> Text:
------

Microsoft Idea

Export To Data Lake

Sanjay Sonawane on 6/22/2020 9:06:12 AM

“Export to Data Lake” capability :

1. “Export to Data Lake” is no-database solution, which is good but there are below points need to consider from consumption perspective. From consumption point of view, current DataExportService solution is easy than Data Lake.
2. We still do not see soft delete . We need to know when this will be available ? Which month and year ?
3. Data are partition by year value from CreatedOn field of that entity. Partition of data should be optional rather than hard code at design level.
a. Expected Behavior :
Data Partition should be optional rather than hard code design. This will increase usages if customer do not want data to be partitioned.
b. Downstream system perspective Pain Point :
Sending data to downstream system is not straightforward. Downstream systems have to scan through all records from all partitioned folder and identify update( either from main entity folder or Snapshot folder).
4. There is no header row in each CSV from entity folder and also under snapshots folder. It is very difficult to consume data from downstream system perspective to align data from each CSV with schema of that entity from Model.Json.

------

> Data section:
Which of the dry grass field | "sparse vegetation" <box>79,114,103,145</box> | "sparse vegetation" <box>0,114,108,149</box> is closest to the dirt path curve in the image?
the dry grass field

------

> Tasks to complete:
A. In the Export to Data Lake post, how are the data partitioned?
B. Reproduce the Export to Data Lake post from "Sanjay Sonawane on" to "than Data Lake.".
C. Carry on the Export to Data Lake post after its last point.

> Set of answers:
A. By the year value from the CreatedOn field of the entity.

B.
Sanjay Sonawane on 6/22/2020 9:06:12 AM

“Export to Data Lake” capability :

1. “Export to Data Lake” is no-database solution, which is good but there are below points need to consider from consumption perspective. From consumption point of view, current DataExportService solution is easy than Data Lake.

C.
5. Data is in CSV format. If there is new line feed then that single record data is split into more than one line and difficult to align. This is setback to downstream system point of view.
6. It could have been better if data is written using Key: Value pair than writing CSV, this will help with SQL as well as NoSQL consumption perspective. (Bring some modern way of consumption than old century way of consumption😊 )
7. Not easy to consume/view data. Customer must use Power BI or CDM SDK or Azure Stack or Azure Synapse . Consumption is not straight forward and limited options for downstream system to consume data.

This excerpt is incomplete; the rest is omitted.